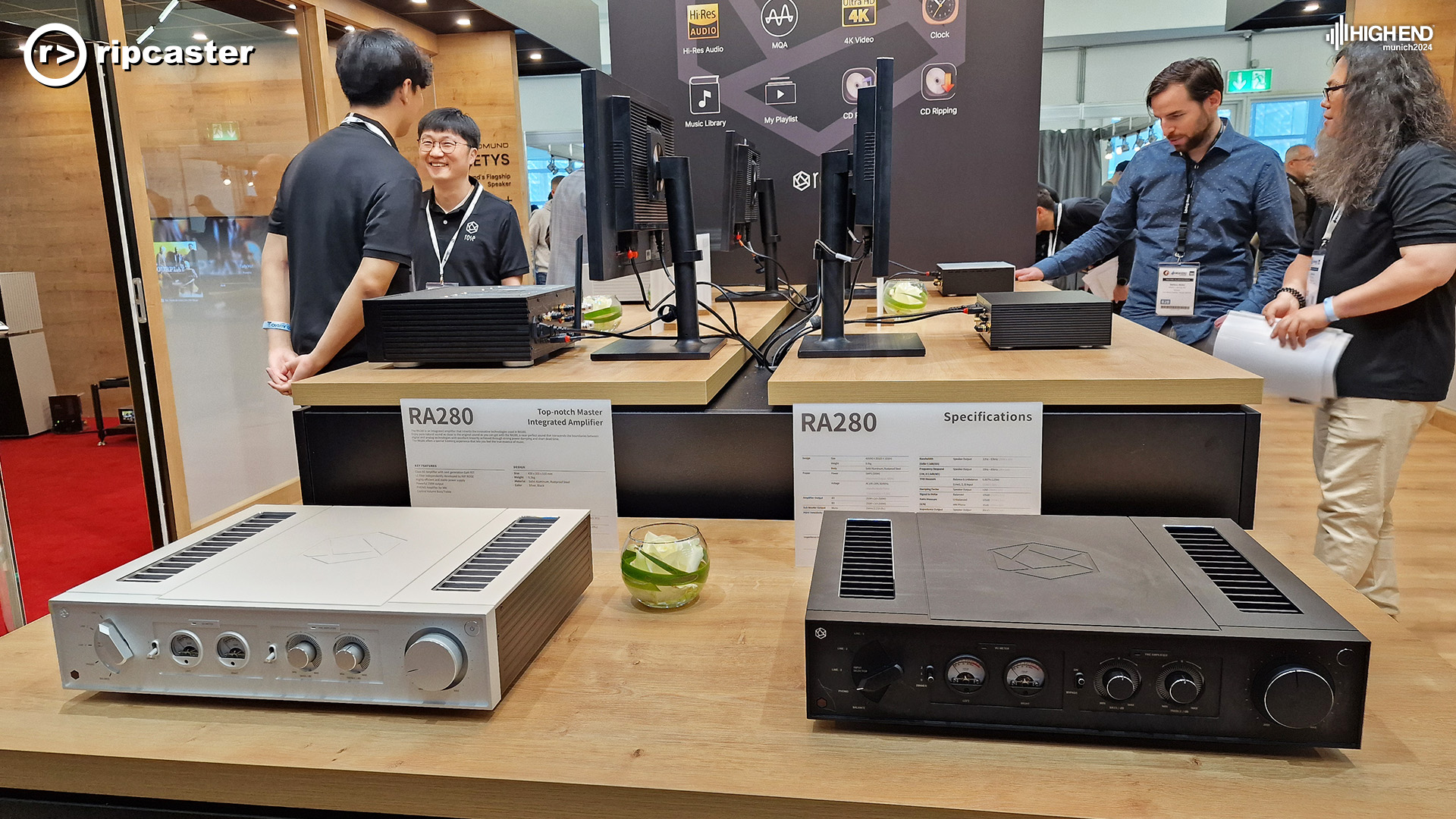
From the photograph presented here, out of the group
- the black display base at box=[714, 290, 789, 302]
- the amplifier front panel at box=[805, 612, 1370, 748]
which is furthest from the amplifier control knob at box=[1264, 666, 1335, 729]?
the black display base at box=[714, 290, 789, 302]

◆ ◆ ◆

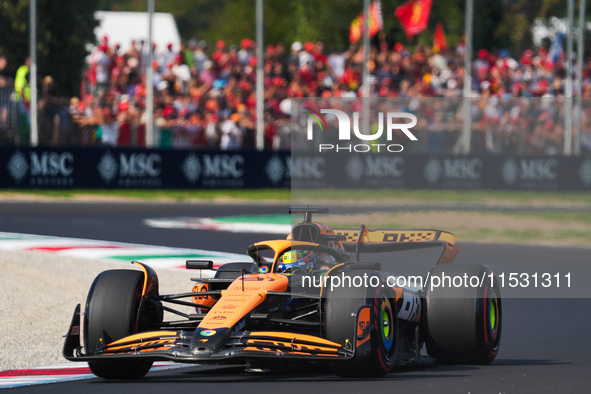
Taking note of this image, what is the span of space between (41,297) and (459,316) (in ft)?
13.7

◆ ◆ ◆

**DIRECTIONS**. Please return each line above that contains the string "display". Case counts.

**ANSWER TO THIS EXERCISE**.
- the black display base at box=[714, 290, 789, 302]
the black display base at box=[714, 290, 789, 302]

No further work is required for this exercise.